**Do this:**
Which lines in the entries below contain the word "leaf"? Locate each one and copy it in full.

** Begin Entries **

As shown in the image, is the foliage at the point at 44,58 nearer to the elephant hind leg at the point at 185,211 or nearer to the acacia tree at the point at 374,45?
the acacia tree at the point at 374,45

** End Entries **
** Begin Entries **

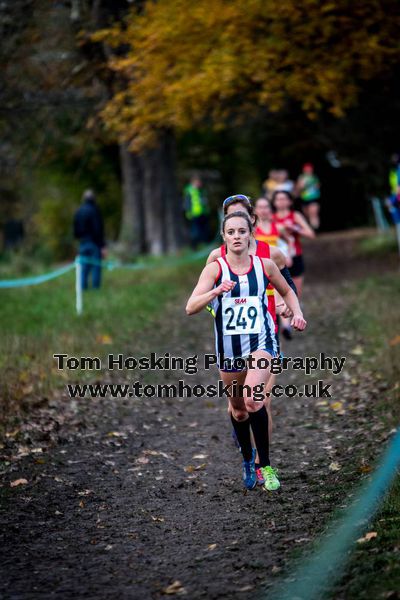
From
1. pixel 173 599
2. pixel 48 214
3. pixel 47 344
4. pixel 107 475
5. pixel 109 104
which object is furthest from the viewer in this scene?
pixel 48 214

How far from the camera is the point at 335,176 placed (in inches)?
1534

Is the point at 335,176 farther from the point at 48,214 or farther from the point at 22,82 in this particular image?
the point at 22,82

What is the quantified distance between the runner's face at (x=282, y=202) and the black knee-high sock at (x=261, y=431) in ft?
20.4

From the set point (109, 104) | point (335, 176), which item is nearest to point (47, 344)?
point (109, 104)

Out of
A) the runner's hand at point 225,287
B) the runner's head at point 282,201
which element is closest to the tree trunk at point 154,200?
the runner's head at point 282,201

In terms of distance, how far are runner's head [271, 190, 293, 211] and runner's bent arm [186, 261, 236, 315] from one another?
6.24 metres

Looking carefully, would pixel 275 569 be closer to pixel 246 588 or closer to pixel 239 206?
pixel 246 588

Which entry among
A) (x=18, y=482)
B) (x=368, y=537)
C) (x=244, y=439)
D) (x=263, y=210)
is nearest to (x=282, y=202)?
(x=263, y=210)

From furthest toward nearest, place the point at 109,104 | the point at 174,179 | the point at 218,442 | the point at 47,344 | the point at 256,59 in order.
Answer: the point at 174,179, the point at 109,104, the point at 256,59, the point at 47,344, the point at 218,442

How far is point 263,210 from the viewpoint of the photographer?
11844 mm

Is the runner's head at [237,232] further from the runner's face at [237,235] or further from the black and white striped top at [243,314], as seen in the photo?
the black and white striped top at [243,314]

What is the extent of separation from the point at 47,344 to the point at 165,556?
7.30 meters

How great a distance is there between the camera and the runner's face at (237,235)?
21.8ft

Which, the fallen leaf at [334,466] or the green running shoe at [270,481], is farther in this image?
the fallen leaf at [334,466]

** End Entries **

**Exercise response:**
Which, the fallen leaf at [334,466] or the green running shoe at [270,481], is farther in this image?
the fallen leaf at [334,466]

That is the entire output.